1. DataBase

class pharmaforge.database.DataBase[source]

Bases: object

A class to represent a pymongo database of molecules

Methods

add_data(filepath)

Add data to the database

find_all_unique([aslist])

Find all unique keys in the entire database

find_empty_molecules()

Find all empty molecules in the database

find_molecule(mol_key[, verbose])

Find a molecule in the database

find_shared_molecules(db_key1, db_key2)

Find all shared molecules between two databases

find_unique(db_key)

Find all unique keys in an individual database

obtain_feature(feature_key[, db_key])

Obtain a feature from the database

add_data(filepath)[source]

Add data to the database

Parameters:

filepath (str or Path) – The name or path to the data file to add.
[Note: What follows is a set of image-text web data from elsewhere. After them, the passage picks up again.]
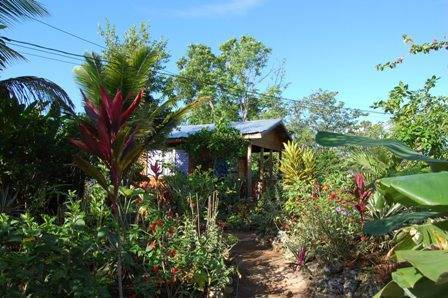 Judy House Cottages and Rooms, Negril, Jamaica, reservations for winter vacations in Negril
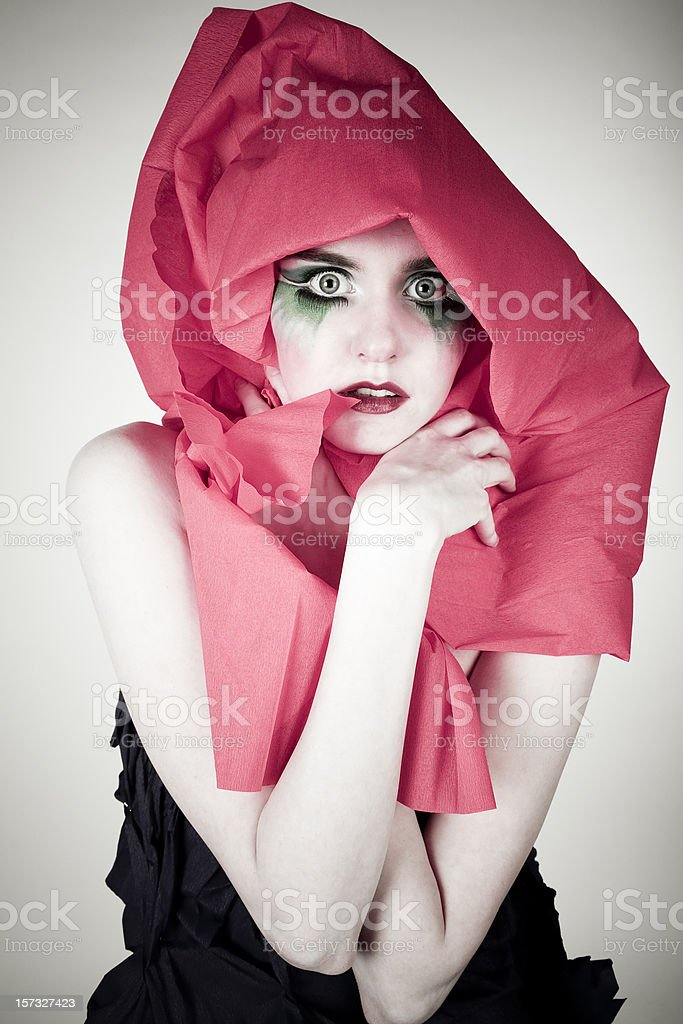 Fashion Portrait royalty-free stock photo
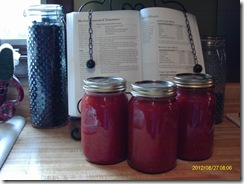 My three jars of spaghetti sauce. (And the awesome cookbook holder from my mother-in-law!)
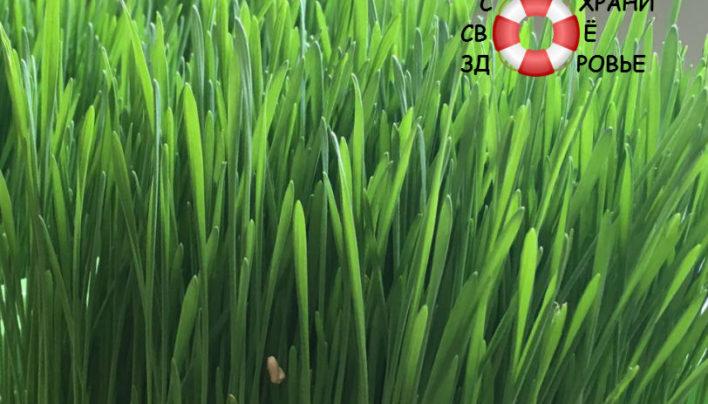 Витграсс: полезные свойства и применение пшеничного напитка
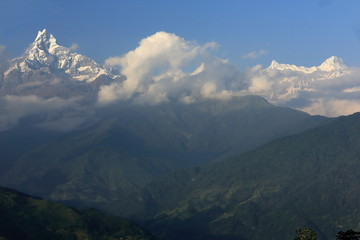 Mounts Machapuchare-Annapurna IV seen from Dhampus-Nepal. 0502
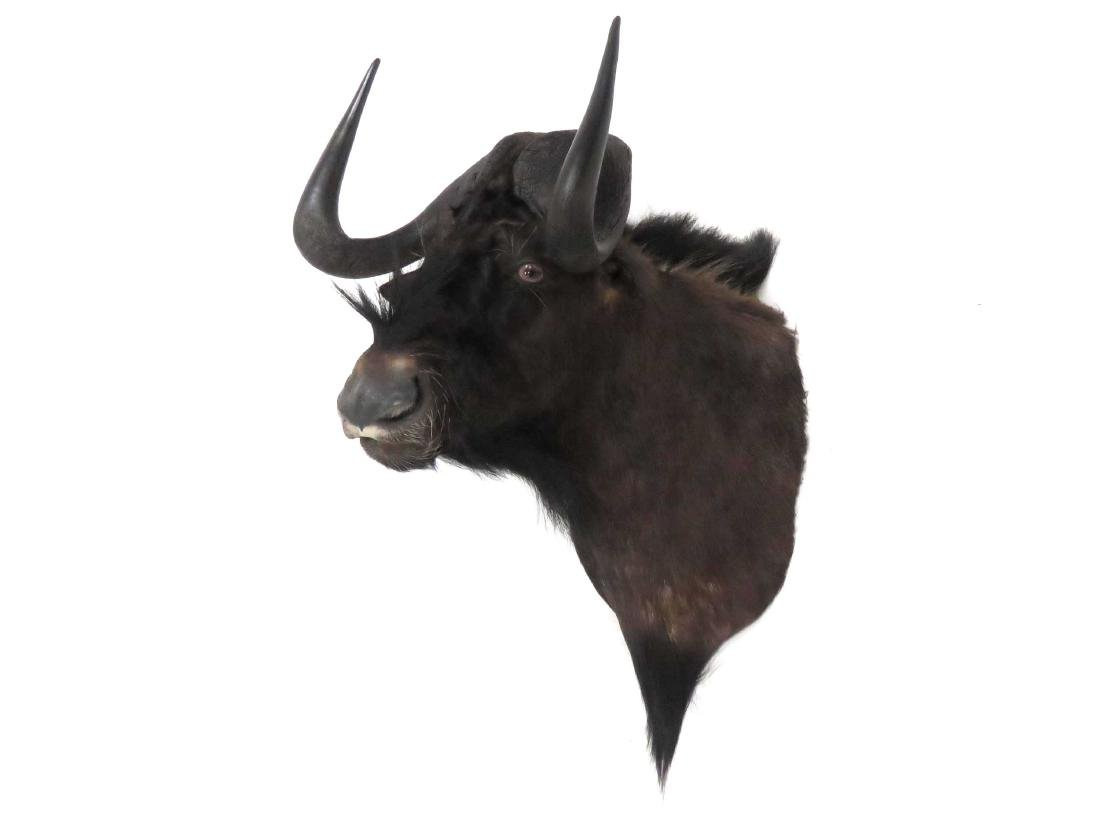 CAPE BUFFALO HEAD TROPHY MOUNT. HEIGHT 25""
The file must be in hdf5 format.

Return type:

None

:raises ValueError : If the file type is not hdf5: :raises FileNotFoundError : If the file is not found, or the path does not exist:

find_all_unique(aslist=False)[source]

Find all unique keys in the entire database

Parameters:

aslist (bool) – Whether to return the unique keys as a list or a dictionary

Returns:

unique – A dictionary of all unique keys in the database

Return type:

dictionary of lists

find_empty_molecules()[source]

Find all empty molecules in the database

Returns:

empty – A dictionary of all empty molecules in the database

Return type:

dictionary of lists

find_molecule(mol_key, verbose=True)[source]
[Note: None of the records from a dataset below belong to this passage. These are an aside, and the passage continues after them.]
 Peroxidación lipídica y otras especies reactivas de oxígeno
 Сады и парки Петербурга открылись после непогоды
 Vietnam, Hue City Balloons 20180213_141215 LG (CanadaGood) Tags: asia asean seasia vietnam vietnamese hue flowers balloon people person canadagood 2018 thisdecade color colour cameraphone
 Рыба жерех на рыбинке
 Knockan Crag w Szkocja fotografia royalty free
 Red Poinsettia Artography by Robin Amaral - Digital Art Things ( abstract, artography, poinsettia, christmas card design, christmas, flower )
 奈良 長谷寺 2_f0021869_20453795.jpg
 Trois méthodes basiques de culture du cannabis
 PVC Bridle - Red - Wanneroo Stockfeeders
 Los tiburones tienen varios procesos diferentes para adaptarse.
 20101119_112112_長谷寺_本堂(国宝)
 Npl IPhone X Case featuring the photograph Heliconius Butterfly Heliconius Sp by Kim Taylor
Find a molecule in the database

Parameters:

mol_key (str) – The key of the molecule to search

Returns:

mol – The molecule data

Return type:

dict

find_shared_molecules(db_key1, db_key2)[source]

Find all shared molecules between two databases

Parameters:
  • db_key1 (str) – The key of the first database to search

  • db_key2 (strAdding SMILES codes to HDF5 Files) – The key of the second database to search

Returns:

shared – A list of all shared molecules between the two databases

Return type:

list

find_unique(db_key)[source]

Find all unique keys in an individual database

Parameters:

db_key (str) – The key of the database to search

Returns:

unique – A list of all unique keys in the database

Return type:

list

obtain_feature(feature_key, db_key=None)[source]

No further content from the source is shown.